**PASSAGE SHOWN:**
* Start *
In order to pull the body elements together, flexible connectors are provided. Holes 42 and 44 extend through the rings and through the pivot wedges. The holes are positioned at a radial position about halfway between the inner and outer surfaces of the body element, as seen in FIG. 6. The holes extend through the pivot wedges at the point where each pivot wedge contacts the adjacent body element. Flexible connectors 46 and 48 are threaded through these holes. When the plurality of body elements is assembled and with the flexible connectors therethrough, the flexible connectors are pulled into modest tension so that the body elements continue to lie close to each other. The flexible connectors are in the form of flexible members which are strong in tension, such as threads, cords, multi-filament or mono-filament threads, lines or strings. This structure permits the body assembled from this plurality of body elements to move in a sinuous direction.
In view of the fact that the two pivot wedges are in line, the adjacent body elements pivot with respect to each other substantially on an axis which lies through both contact points of the pivot wedges on a particular body element. In the snake, these axes are preferably at a normal direction to the surface 50 on which the snake lies. The plurality of body elements make up the body of the snake. The body is thus flexible in the lateral direction, as shown in FIG. 1. It has a small amount of upright flexibility, as seen in FIG. 2. The body elements are covered with a suitable flexible skin which follows the body element contours in order to simulate the snake motions of the sinuous toy.
The helical actuator 16 is very critical to the proper motion of the sinuous toy. The helical actuator 16 is substantially in the form of a helix and is made of fairly hard, substantially springy, substantially non-malleable steel wire bent into the appropriate shape. For purposes of definition, when the helix is rotated about its axis, the outermost diameter reached by the helix at any one plane perpendicular to the axis is the helix diameter. This helix diameter is substantially constant along that portion of the length of the body that the body elements have the same inside diameter. The helix diameter is slightly larger than the inside diameter of the body element at that position along the length of the body. As stated earlier, the forward portion of the body is preferably of substantially constant diameter, and thus the swept diameter of the helix is also the constant for that forward portion of the body. The swept diameter of the helix is slightly larger than the inside diameter of the body elements. The preferred helix diameter is about 10 percent larger than the inside diameter of the body elements at that location along the length. The dimension arrow 34 shown in FIGS. 2 and 3 shows that, since the helix is larger than the inside diameter, when the helix is up, it lifts those body elements which are at the highest portion of the helix so that the body is raised in that location above the support surface 50. This is illustrated in FIGS. 2 and 3 by the fact that a group of the body elements at the highest point of the helix is raised above the surface 50.
* End *
**SOURCE DATA:**
* Start *
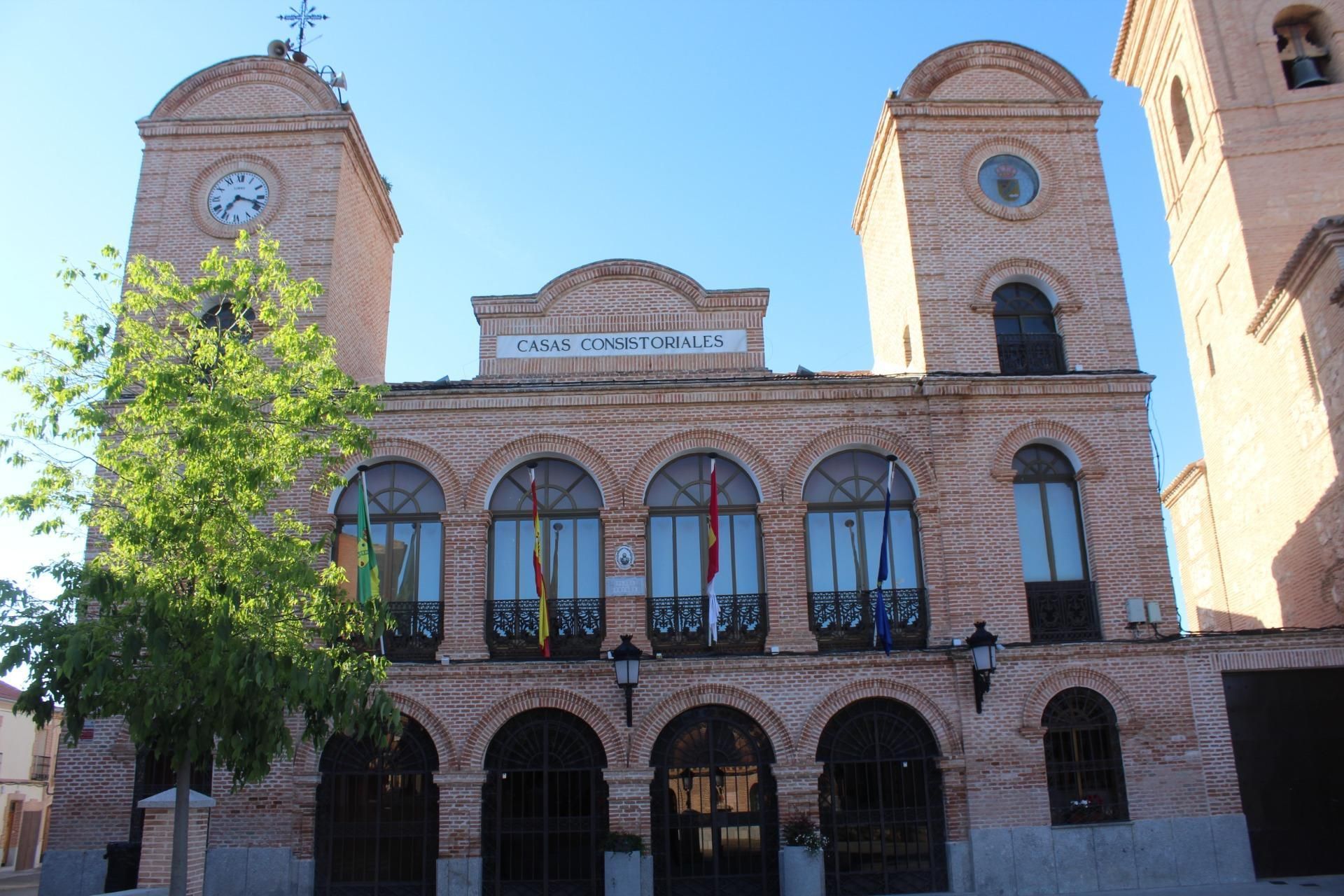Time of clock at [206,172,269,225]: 7:17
* End *
**CHALLENGE A:**
According to the toy snake passage, what is the preferred helix diameter compared with the inside diameter of the body elements?
**CHALLENGE B:**
Change a part of the toy snake passage: begin at the words "In view of the" and stop after "motions of the sinuous toy.". Give that part again with "skin" replaced by "covering".
**CHALLENGE C:**
Write what comes next in the toy snake passage, continuing from its last sentence.

**WRITTEN RESPONSE A:**
It is about 10 percent larger.

**WRITTEN RESPONSE B:**
In view of the fact that the two pivot wedges are in line, the adjacent body elements pivot with respect to each other substantially on an axis which lies through both contact points of the pivot wedges on a particular body element. In the snake, these axes are preferably at a normal direction to the surface 50 on which the snake lies. The plurality of body elements make up the body of the snake. The body is thus flexible in the lateral direction, as shown in FIG. 1. It has a small amount of upright flexibility, as seen in FIG. 2. The body elements are covered with a suitable flexible covering which follows the body element contours in order to simulate the snake motions of the sinuous toy.

**WRITTEN RESPONSE C:**
In top view, it is seen that the same helical configuration of the helical actuator drives the body laterally away from the helical center line. Since the body elements can pivot with respect to each other on the pivot wedges of the body elements and since the tension in the helical actuator longitudinally compresses the body elements, they must take the sinuous form illustrated in FIG. 1. The sinuous side-to-side motion of the body elements is more than twice the interior diameter of the body elements. The limit of rotation of the body elements with respect to each other is the contact of the edges of the body elements together at the closed side, so there is a definite limit as to the angular rotation of one body element with respect to the other. The limit is this contact of the edges of the body elements. This is shown in FIG. 1 at the upper edge of the 3--3 section line, i.e., where the adjacent body elements form a concave curve. The longitudinal flexible connectors 46 and 48 hold the body elements together into the proper configuration, while permitting them to rotate with respect to each other to this limited extent on the axis defined by those pivot wedges. Since the over-all length of the sinuous shape is shorter than if the body elements were permitted to line up in a straight shape, the tension of the helical actuator maintains the maximum sinuous configuration.
It must also be noted that this sinuosity proceeds down the length of the snake as the helix turns. At the same time that this sinuosity moves from side to side of the general longitudinal line of the snake, sections of the body elements are raised by the helical actuator. Thus, the snake moves sideways. Where the snake body is lifted off of the surface 50, the body is moving laterally in one direction and, where the body of the snake is downward against the surface 50, the body is moving in the opposite direction. This provides lateral propulsion.
For the sake of simulation of snake body shape, the tail of the snake should be tapered downwardly (see FIGS. 1 and 2). This is accomplished by using successive body elements of slightly smaller inside and outside diameter. These body elements each have appropriate pivot wedges and flexible connectors tying the whole structure together. As the interior diameter gets smaller rearwardly along the length of the snake, the helix also has a lesser swing diameter. In each case, the swing diameter is slightly larger than the interior opening of the body element at that position along the length of the body. By this construction, the tail can also move sinuously along with the main body of the snake toy.
The necessary elements to the body to provide for the sinuosity comprise the body elements pivotal with respect to each other and, in a substantially circular interior opening in each of the body elements, constraint of the body elements with respect to each other to permit them to pivot with respect to each other on substantially parallel axes (in the case of a simulated snake) and a helical actuator which has a swing diameter slightly larger than the interior opening of the body element at that position along the length of the snake. With these concepts in mind, it is clear that other body element configurations are feasible.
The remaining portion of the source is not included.